After 405 Freeway project, a feeling-unblocked party in Bel-Air

Outside the Bel Air Bar and Grill, residents hold a We Survived the 405 Neighborhood Block Party

Carmaggedon. Jamzilla. Those were just the headlines.

The southwestern corner of Bel-Air had it bad for four and a half years.

As a more than $1-billion 405 Freeway improvement project moved through the Sepulveda Pass, the streets up against the freeway between UCLA and the Getty Museum became a maddening, ever-changing maze of ramp closures, lane closures, detours and unexpected dead ends.

Ask Mahin White about the project, she raises a well-manicured hand and says, "Please, you're opening a can of worms."

Says her friend Harold Igdaloff, 89, who lives just off the freeway: "On my street, they dug a trench 20 feet wide by 20 feet deep. Every night when I came home, it was a different challenge because they either had this blocked or that blocked or the other blocked."

On Saturday, White and Igdaloff joined many of their neighbors right alongside the freeway, outside the Bel Air Bar and Grill on North Sepulveda, for what was billed as a We Survived the 405 Neighborhood Block Party.

Not that their 405 construction headaches are through. Not really. Almost every day, the Bel-Air Assn. blog still runs a long list of street, lane and onramp closures. Linda Behar, who can see the freeway from her home in hillside Mountaingate, said that when she set out for the party she was surprised to find her freeway onramp closed. "You still never know," she said.

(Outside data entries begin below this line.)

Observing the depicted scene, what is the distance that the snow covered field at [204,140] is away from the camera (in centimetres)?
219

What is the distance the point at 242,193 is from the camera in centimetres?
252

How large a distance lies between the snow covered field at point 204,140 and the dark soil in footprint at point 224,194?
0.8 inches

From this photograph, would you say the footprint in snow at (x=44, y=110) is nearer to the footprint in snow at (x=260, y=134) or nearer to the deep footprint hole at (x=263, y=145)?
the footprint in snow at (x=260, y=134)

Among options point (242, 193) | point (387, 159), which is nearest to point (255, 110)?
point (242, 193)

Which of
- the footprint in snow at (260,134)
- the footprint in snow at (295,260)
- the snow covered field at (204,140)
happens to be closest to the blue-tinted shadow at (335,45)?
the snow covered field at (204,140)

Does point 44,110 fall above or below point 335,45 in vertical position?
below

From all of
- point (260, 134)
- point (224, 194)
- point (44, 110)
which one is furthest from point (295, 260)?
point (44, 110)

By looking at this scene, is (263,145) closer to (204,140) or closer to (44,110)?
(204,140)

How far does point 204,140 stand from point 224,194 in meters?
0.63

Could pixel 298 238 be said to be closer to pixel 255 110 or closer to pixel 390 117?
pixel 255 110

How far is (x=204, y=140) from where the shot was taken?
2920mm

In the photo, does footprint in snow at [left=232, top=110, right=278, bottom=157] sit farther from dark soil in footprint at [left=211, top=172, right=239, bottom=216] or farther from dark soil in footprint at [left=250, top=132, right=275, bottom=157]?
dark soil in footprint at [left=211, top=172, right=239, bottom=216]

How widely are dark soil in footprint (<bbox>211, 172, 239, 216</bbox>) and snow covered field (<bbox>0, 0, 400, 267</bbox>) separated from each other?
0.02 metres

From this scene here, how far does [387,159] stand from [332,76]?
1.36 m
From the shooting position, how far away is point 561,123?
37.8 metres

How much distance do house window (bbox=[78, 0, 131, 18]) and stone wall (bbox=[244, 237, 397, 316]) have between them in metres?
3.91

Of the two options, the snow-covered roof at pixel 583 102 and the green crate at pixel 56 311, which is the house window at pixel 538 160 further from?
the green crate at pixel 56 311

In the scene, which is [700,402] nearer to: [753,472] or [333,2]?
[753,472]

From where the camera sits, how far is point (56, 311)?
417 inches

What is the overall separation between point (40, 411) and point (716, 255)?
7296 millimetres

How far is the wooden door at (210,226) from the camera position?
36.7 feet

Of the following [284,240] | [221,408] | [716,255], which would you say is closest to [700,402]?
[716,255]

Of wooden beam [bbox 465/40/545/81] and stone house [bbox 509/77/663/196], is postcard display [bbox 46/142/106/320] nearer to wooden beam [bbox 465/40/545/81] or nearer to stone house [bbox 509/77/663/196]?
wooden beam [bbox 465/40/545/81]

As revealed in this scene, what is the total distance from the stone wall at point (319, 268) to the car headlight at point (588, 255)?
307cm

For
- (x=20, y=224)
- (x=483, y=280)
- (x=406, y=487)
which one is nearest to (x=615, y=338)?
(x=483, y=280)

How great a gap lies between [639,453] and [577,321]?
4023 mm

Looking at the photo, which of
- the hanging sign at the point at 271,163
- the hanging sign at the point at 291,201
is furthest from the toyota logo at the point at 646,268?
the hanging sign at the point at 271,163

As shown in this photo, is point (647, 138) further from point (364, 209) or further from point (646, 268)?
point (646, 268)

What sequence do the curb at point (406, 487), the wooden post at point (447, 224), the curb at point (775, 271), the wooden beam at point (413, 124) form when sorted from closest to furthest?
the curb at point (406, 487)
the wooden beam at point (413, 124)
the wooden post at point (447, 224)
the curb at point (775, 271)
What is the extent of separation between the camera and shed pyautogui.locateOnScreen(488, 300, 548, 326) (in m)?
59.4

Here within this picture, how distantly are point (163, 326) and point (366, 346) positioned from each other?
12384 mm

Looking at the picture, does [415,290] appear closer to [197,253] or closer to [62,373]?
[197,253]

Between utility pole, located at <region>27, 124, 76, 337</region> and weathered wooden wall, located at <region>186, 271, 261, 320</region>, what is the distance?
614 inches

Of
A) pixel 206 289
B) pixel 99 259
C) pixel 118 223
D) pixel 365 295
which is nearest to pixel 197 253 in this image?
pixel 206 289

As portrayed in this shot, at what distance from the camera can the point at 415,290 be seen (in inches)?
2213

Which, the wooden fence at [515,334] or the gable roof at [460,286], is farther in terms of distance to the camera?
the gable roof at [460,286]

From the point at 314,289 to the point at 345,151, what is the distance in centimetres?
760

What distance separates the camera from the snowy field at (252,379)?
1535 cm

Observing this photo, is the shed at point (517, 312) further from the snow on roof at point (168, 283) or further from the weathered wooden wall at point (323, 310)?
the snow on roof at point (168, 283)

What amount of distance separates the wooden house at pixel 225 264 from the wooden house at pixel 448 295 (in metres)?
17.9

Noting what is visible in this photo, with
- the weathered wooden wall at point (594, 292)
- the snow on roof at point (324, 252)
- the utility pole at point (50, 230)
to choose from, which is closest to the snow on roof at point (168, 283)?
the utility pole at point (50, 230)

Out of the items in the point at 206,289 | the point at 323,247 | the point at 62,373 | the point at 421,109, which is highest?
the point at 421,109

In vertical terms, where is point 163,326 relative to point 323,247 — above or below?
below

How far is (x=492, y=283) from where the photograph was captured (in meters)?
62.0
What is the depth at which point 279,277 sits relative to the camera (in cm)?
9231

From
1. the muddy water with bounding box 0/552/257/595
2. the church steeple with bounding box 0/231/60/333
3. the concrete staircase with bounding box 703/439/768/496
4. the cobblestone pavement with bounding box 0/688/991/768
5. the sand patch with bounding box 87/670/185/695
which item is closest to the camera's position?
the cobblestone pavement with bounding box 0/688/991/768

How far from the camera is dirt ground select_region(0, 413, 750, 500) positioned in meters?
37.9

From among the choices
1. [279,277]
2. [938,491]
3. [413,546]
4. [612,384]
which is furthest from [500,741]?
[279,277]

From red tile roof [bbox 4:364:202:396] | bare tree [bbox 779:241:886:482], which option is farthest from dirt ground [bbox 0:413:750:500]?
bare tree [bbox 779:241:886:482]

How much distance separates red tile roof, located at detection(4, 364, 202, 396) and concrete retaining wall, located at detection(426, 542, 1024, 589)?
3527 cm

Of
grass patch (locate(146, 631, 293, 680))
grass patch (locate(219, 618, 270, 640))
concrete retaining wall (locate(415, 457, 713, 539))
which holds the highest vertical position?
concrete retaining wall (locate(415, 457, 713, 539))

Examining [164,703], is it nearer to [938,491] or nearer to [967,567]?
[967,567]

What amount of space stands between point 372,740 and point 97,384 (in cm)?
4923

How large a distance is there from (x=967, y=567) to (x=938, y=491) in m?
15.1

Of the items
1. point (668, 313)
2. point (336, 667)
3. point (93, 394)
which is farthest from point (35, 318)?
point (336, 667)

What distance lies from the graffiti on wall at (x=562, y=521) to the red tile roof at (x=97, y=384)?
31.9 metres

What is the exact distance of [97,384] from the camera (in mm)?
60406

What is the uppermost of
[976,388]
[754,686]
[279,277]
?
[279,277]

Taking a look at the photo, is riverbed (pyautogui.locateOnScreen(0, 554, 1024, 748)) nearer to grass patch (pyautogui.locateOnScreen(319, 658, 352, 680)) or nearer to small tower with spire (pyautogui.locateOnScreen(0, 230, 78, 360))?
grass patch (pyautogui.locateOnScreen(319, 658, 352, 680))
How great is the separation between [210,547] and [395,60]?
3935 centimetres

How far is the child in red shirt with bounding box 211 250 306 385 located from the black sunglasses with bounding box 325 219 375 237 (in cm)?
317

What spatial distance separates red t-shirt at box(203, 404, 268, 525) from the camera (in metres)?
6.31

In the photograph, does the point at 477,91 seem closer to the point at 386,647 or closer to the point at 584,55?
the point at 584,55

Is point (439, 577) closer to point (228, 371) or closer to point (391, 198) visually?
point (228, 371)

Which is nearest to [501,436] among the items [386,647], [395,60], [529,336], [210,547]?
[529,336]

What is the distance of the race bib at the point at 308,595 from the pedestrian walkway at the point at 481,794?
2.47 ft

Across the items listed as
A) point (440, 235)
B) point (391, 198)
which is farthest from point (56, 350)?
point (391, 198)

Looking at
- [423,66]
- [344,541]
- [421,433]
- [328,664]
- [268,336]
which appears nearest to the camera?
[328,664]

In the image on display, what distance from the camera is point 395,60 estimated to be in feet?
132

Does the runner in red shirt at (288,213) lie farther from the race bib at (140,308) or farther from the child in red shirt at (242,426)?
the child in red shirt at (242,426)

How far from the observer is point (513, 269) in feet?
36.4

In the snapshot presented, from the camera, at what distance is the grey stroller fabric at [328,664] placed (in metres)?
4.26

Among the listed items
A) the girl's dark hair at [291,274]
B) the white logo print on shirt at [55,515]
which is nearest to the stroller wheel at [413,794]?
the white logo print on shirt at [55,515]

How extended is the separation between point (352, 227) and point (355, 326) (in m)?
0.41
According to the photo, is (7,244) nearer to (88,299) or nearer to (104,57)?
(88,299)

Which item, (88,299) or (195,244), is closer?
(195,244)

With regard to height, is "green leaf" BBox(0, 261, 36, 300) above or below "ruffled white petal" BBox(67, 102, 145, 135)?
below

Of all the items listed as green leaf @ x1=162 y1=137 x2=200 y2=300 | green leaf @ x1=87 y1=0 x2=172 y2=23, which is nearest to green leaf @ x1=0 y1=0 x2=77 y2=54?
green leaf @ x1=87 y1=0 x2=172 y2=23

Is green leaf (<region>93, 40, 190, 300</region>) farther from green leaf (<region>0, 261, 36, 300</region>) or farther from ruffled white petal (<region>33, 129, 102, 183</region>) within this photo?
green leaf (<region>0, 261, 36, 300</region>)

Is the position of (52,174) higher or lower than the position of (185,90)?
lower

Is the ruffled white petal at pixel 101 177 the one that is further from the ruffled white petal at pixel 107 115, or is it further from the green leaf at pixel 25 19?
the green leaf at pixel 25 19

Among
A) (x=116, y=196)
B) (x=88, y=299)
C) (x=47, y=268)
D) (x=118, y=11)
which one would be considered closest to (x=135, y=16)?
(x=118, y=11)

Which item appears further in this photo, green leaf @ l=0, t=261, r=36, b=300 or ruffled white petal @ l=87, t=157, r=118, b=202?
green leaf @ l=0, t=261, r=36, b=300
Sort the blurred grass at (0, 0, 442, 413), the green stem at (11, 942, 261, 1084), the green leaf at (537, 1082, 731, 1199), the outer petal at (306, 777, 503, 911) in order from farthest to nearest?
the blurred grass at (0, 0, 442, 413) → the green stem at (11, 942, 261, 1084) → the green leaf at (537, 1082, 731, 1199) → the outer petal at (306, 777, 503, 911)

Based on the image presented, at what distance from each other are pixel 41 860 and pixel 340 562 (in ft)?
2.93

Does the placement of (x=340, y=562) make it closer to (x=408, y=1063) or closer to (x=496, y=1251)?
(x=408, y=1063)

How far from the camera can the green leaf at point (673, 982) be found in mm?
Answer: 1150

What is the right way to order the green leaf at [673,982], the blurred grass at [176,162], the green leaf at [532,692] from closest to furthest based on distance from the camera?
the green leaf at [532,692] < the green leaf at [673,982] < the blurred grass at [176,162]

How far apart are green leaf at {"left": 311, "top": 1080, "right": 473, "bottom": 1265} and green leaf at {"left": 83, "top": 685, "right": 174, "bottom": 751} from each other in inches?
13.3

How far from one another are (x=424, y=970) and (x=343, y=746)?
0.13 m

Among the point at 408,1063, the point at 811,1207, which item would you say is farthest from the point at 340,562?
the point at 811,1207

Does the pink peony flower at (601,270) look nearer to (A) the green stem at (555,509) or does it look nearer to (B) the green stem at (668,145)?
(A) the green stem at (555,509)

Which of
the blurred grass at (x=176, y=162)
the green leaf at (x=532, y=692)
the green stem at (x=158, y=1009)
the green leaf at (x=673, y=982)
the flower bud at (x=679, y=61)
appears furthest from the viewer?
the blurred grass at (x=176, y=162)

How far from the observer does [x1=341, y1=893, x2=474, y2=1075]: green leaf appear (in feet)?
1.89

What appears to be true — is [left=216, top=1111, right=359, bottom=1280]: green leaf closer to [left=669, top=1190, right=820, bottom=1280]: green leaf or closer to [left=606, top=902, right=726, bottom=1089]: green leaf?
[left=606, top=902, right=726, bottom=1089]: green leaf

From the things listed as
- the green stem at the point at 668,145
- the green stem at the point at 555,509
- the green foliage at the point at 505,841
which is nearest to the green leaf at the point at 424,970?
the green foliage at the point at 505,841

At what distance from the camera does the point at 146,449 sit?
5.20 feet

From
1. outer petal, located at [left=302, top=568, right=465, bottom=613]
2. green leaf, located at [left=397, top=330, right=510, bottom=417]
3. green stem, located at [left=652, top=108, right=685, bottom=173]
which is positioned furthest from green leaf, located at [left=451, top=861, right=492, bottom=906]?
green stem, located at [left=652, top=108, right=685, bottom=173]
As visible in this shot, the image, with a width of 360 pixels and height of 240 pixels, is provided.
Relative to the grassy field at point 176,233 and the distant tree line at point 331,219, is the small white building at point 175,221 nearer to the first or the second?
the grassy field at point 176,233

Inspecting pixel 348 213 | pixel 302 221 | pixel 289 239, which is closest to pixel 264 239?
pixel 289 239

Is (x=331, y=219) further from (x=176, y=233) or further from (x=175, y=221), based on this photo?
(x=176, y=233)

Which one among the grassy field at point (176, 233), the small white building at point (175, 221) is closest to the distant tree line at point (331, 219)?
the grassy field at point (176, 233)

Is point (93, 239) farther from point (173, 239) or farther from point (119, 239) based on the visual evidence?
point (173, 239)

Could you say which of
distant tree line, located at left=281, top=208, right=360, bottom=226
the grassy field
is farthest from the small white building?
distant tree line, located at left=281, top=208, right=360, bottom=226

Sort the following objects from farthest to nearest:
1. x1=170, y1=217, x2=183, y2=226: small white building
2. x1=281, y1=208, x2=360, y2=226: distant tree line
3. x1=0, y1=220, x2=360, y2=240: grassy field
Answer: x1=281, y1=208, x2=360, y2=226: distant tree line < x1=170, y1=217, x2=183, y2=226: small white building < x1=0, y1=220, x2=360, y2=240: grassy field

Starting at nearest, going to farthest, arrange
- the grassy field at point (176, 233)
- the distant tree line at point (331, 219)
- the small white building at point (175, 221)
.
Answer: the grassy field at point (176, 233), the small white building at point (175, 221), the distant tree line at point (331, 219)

Susan Disney Lord, the Bel Air Bar and Grill's owner, said she first planned the party a year ago, then delayed it to May, then again. When the construction work that was supposed to have ended kept on going and going, she finally decided: close enough.

"They're never going to proclaim it over," she said, "and we so badly needed a party."

For years, she said, the construction mess has scared many visitors away from her restaurant and the nearby gas stations and the dog groomer and nail salon and other small businesses in the two little strip malls right across Sepulveda.

"What I think is that people got trained not to come anywhere near here," she said.

Mabel Henriquez, who opened Mabel's Dog Grooming 15 years ago, said she lost some customers who got very stressed out when they couldn't find a way through the closures to pick up their dogs.

The block party, of course, was part publicity stunt — the equivalent of jumping up and down and screaming at the top of their lungs that the worst was over and that they're easy to get to again, not to mention eager and very much open for business.

To that end, Lord laid out an elegant spread of free food: egg-salad sandwiches, chopped salad, linguine Bolognese, chicken pot stickers. Manny's Pizzeria served up slices. Legend Cleaners handed out coupons. A deejay spun records. There were balloons and banners. All the local storefronts pitched in with freebies and refreshments.

Lord says she's all in favor of the infrastructure improvements — which included 10 miles of new northbound carpool lane. But while the recently built sound walls help with noise, they also block passing drivers' view of the businesses.

Her biggest thrill Saturday, she said, was the people who just saw a party, stopped and discovered a little business district they hadn't known existed.

As for the longtime residents, opinion was divided about whether all the construction had been worth it in the end.

There was muttering about a recent study, posted on L.A. County Supervisor Zev Yaroslavsky's website, that sampled two weeks of northbound afternoon rush-hour traffic in the pass and concluded that even with the new carpool lane, it had remained constant or perhaps even slowed down a little.

Said Ron Hudson, 71, an interior designer who has lived in the neighborhood since 1969: "We still have a mess on Sunset. When you cross over the freeway, it's still bumper to bumper. I think if we'd put a tram down the center of the 405, it would have been the best way to go."

L.A., he said, never stops growing. Add new lanes, new cars show up to fill them.